Aparições em eventos tais quais “Desvio para o vermelho”, na Livraria Quixote; “Sob tanta literatura — 10 anos sem (com) Manuel António Pina, na Livraria Travessa; “A mil beijos de profundidade”, no Espaço Garganta, em homenagem ao cantor Leonardo Cohen, além de uma entrevista feita pelo professor Marcelo Batalha, em “Conversa com o escritor”. A presença da poeta e editora nessas manifestações poéticas foi realizada de maneira assídua em 2022.

A totalidade de suas obras apresenta poemas curtos como uma das características mais notáveis, normalmente sendo atribuídas a essa composição textual noções de cunho teórico sobre fluidez e entendimento mais facilmente captado pelo leitor. Por que essa
preferência por essa forma de poema?

Não gosto muito de tomar o tempo do leitor, fico constrangida. Esta
talvez seja a explicação principal da minha preferência pelos poemas curtos.

Do mesmo modo que não gosto de ler prosa ou poesia quando há
excesso demais no texto.

Mas também acho que minha predileção por
poemas concisos vem do jornalismo, do fato de eu ter me habituado a cortar sempre os textos para caberem na página diagramada.

Então, isso virou um hábito para mim, cortar, cortar.

E a última coisa que poderia
pensar para responder a esta pergunta, é que acho que um poema curto, às vezes, é mais aberto e, portanto, mais forte. Você não dá tudo ali de
bandeja para o leitor, deixa espaços vazios, abismos, onde ele terá que trilhar sozinho. Joseph Brodsky, poeta russo, dizia que a poesia é muito mais vantajosa do que a prosa, justamente porque ela pode nos dar “um salto no pensamento”, sem que você ter que “ler todo aquele maldito romance”.

Brincadeiras dele à parte, acho que um poema curto, sem
excessos, fica mais forte e tem mais impacto do que um em que há muitas explicações, que sobram elementos. Mas é claro que cada poema deve ter seu tamanho exato, gosto também de muitos poemas longos, se forem bons.

Tito Leite, no posfácio da obra “Quênia”, infere sobre a grandeza do verso curto residir no universo de significados da palavra referente a cada poesia, além de citar a composição textual do haikai. O escritor
Paulo Franchetti se equipa de perspectivas sobre esse modelo de
estrofe oriental, enfatizando na obra “Haikai: antologia e história
(Editora da Unicamp) que o haikai é “Ideal de coloquialidade, de registro direto da sensação e do sentimento e como forma adequada ao tempo
rápido do presente”.

Pode-se afirmar esses elementos descritos por Paulo em suas obras “Coração cansado (Editora Penalux/2020) “Quênia – poemas de viagem (Cas”a edições/2021)” e “Paisagens inclinadas
(Editora 7letras/2022)?

Gosto muito de haikai, é um tipo de poesia que me interessa.

Mas não acho que meus poemas possam ser classificados neste gênero. O haikai
descreve quase sempre uma cena, é um poema que se apoia totalmente da Fanopeia (conceito de Ezra Pound em O abc da Literatura), onde a imagem poética é o elemento único e mais importante. Faço isso às vezes nos meus poemas, dar um peso maior aos elementos imagéticos, mas
acho que misturo a isso também reflexões, humor, ironia, além de não seguir a forma fixa de três versos do haikai.
—————
■ INSTRUÇÕES DAS TAREFAS:
(A) Diga se cada afirmação abaixo está de acordo com a entrevista e justifique com as palavras exatas do texto. (i) A entrevistada atribui ao jornalismo parte de sua preferência por poemas curtos. (ii) A entrevistada considera que seus poemas podem ser classificados como haikai. (iii) A entrevistada afirma não gostar de poemas longos.
(B) Reproduza palavra por palavra o trecho da entrevista que começa em "Não gosto muito" e segue até "mim, cortar, cortar.".

■ DADOS ARMAZENADOS:
—————
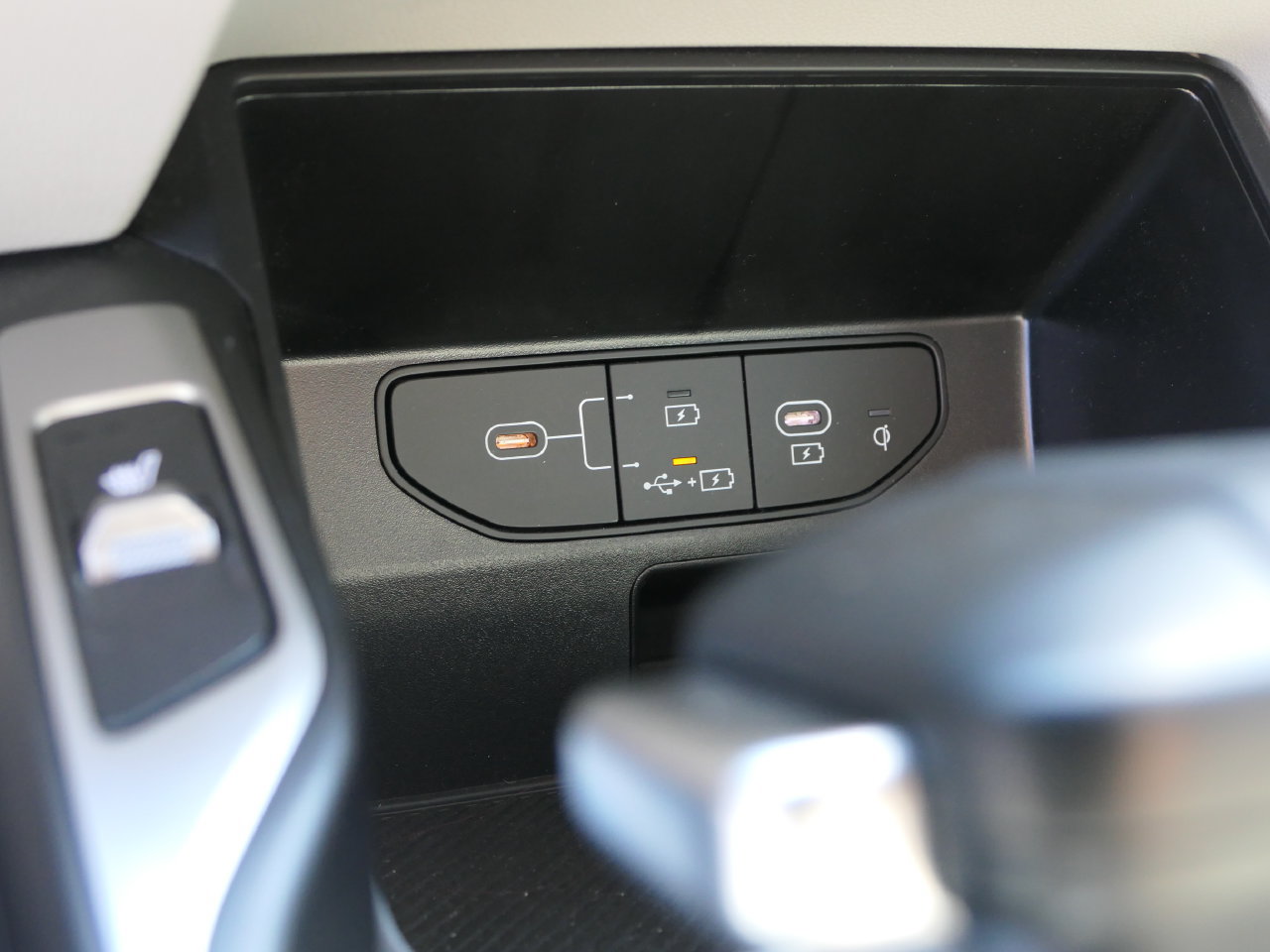 Certified 2025 Kia Sorento EX FWD image 22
—————
■ RESPOSTAS DAS ATIVIDADES:
(A)
(i) Sim: "minha predileção por poemas concisos vem do jornalismo".
(ii) Não: "não acho que meus poemas possam ser classificados neste gênero".
(iii) Não: "gosto também de muitos poemas longos, se forem bons".

(B)
Não gosto muito de tomar o tempo do leitor, fico constrangida. Esta
talvez seja a explicação principal da minha preferência pelos poemas curtos.

Do mesmo modo que não gosto de ler prosa ou poesia quando há
excesso demais no texto.

Mas também acho que minha predileção por
poemas concisos vem do jornalismo, do fato de eu ter me habituado a cortar sempre os textos para caberem na página diagramada.

Então, isso virou um hábito para mim, cortar, cortar.